142 F.3d 442
Marianne BARKLAGE, Plaintiff-Appellant
City of San Bernadino, James F. Penman, Tom Minor, Edward V.
Negrete, and F.J. Curlin Defendants-Appellees
D.C. No. CV-94-7753-RSWL.
United States Court of Appeals,
Argued and Submitted Mar. 4, 1998.
Decided Apr. 16, 1998.
NOTICE: Ninth Circuit Rule 36-3 provides that dispositions other than opinions or orders designated for publication are not precedential and should not be cited except when relevant under the doctrines of law of the case, res judicata, or collateral estoppel.
Appeal from the United States District Court for the Central District of California Ronald S.W. Lew, District Judge, Presiding.
Before WIGGINS and KLEINFELD, Circuit Judges, and SMITH, District Judge**.
Appellant Marianne Barklage appeals the district court's grant of summary judgment in favor of the City of San Bernadino on three claims arising out of the City's denial of her application for a general plan amendment and conditional use permit to operate her property as a residential care facility for recovering drug and alcohol addicts: (1) violation of 42 U.S.C. § 1983; (2) violation of the Fair Housing Act (FHA), 42 U.S.C. § 3604(f); and (3) inverse condemnation pursuant to Article I, § 19 of the California Constitution.

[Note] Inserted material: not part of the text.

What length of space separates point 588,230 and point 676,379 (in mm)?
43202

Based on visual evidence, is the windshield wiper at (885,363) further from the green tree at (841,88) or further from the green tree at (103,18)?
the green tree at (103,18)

We have jurisdiction pursuant to 28 U.S.C. § 1291, and we affirm.
The district court granted summary judgment on all three of Barklage's claims. With respect to her Fair Housing Act claim, the district court ruled that the City's zoning ordinance was facially neutral and that Barklage had failed to demonstrate that the City's actions with respect to her application had an adverse or disproportionate impact on handicapped persons. We agree. Barklage failed to show that the zoning ordinance makes distinctions based on the status of residents, or that the application of the ordinance has adversely affected the housing rights of any particular group.
With respect to Barklage's § 1983 claim, the district court held that the City's actions did not violate Barklage's substantive due process rights because they were not arbitrary or capricious and that Barklage had not established an equal protection violation. Because the City's decision to deny plaintiff's variance application was based on detailed findings regarding inconsistencies between plaintiff's proposed use and the City's land use regulation goals, we agree that plaintiff did not establish a genuine issue of material fact as to these claims.
The district court further found that plaintiff had failed to establish a claim for inverse condemnation in violation of the California Constitution. Because the city's actions advanced legitimate state interests and did not deprive Barklage of all economically beneficial use of her property, Lucas v. South Carolina Coastal Council, 505 U.S. 1003, 1015-16, 112 S.Ct. 2886, 120 L.Ed.2d 798 (1992), we agree.